※記事は取材当時の内容です。
葉山町は明治以降、皇室をはじめ、華族や文化人たちが別荘を構える一大別荘地となってきた。明治27(1894)年に造営され、現在まで使用されている葉山御用邸(現在の本邸は昭和56(1981)年)、旧東伏見宮別邸(大正3年(1914)年 現イエズス孝女会修道院旧館 国登録有形文化財)、旧加地邸(昭和3(1928)年 国登録有形文化財)など町を歩けば、今でも随所で往時の風情を感じられる。
今回紹介する「engawa cafe & space」は、別荘地の風情がよく残る葉山町一色地区、神奈川県立近代美術館葉山館から程近い場所に位置している。建物は、かつて皇室の侍医頭を務めた旧塚原伊勢松氏の別邸として、宮内庁により建てられたそうだ。古地図を見ると近くにはかつて葉山御用邸及び付属邸(現葉山御用邸及び葉山しおさい公園)、高松宮別邸(現神奈川県立近代美術館葉山館)、北白川宮別邸があったようなので、皇室の別荘に近い同地が選ばれたのではないだろうか。

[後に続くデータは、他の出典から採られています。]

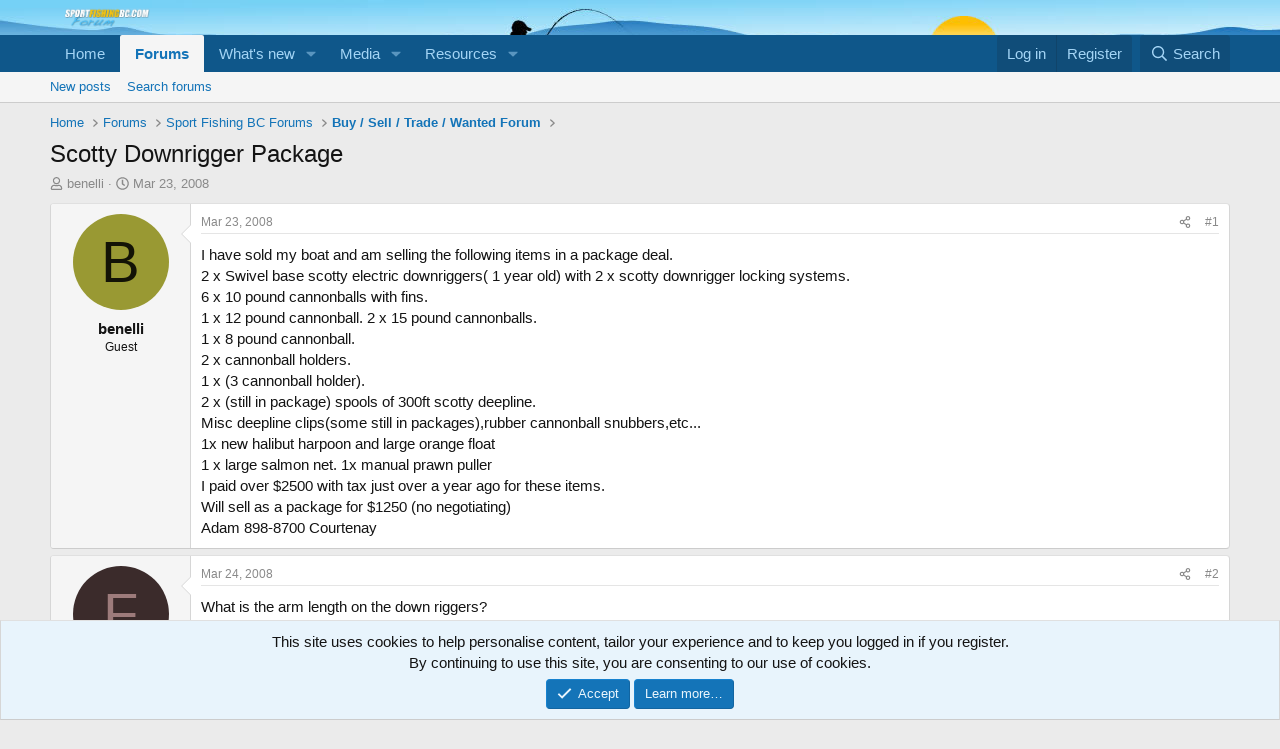

--- FILE ---
content_type: text/html; charset=utf-8
request_url: https://www.google.com/recaptcha/api2/aframe
body_size: 259
content:
<!DOCTYPE HTML><html><head><meta http-equiv="content-type" content="text/html; charset=UTF-8"></head><body><script nonce="TRHZXPpuDls0zuA_YoRkcQ">/** Anti-fraud and anti-abuse applications only. See google.com/recaptcha */ try{var clients={'sodar':'https://pagead2.googlesyndication.com/pagead/sodar?'};window.addEventListener("message",function(a){try{if(a.source===window.parent){var b=JSON.parse(a.data);var c=clients[b['id']];if(c){var d=document.createElement('img');d.src=c+b['params']+'&rc='+(localStorage.getItem("rc::a")?sessionStorage.getItem("rc::b"):"");window.document.body.appendChild(d);sessionStorage.setItem("rc::e",parseInt(sessionStorage.getItem("rc::e")||0)+1);localStorage.setItem("rc::h",'1768989769597');}}}catch(b){}});window.parent.postMessage("_grecaptcha_ready", "*");}catch(b){}</script></body></html>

建物は入口から奥に長いシンプルな構成だが、羽根や霜が降りたように見える結霜ガラス(フェザーガラス)が嵌め込まれた建具、細かい組子細工、奥座敷の黒い砂壁など随所に拘った造作が感じられる。席につくと、縁側から心地良い風が吹き込み、奥座敷の窓から抜けていく。
今回は夏季限定メニューの湘南豚冷やしうどん御膳をいただいた。三浦野菜の蒸篭蒸しに始まり、たまごやラー油、塩、酢橘等トッピングを少しずつ味を変えながら食べ進める。うどんは当日の打ちたてを提供しているそうで、しっかりとコシがあり、美味しくいただいた。営業日やメニューは変更になることもあるので、最新の情報をホームページにて確認した上での来店をオススメしたい。
同店で食事の後は、葉山しおさい公園や神奈川県立近代美術館葉山館、一色海岸等を合わせて散策しながら、葉山の別荘文化を体験してみてはいかがだろうか。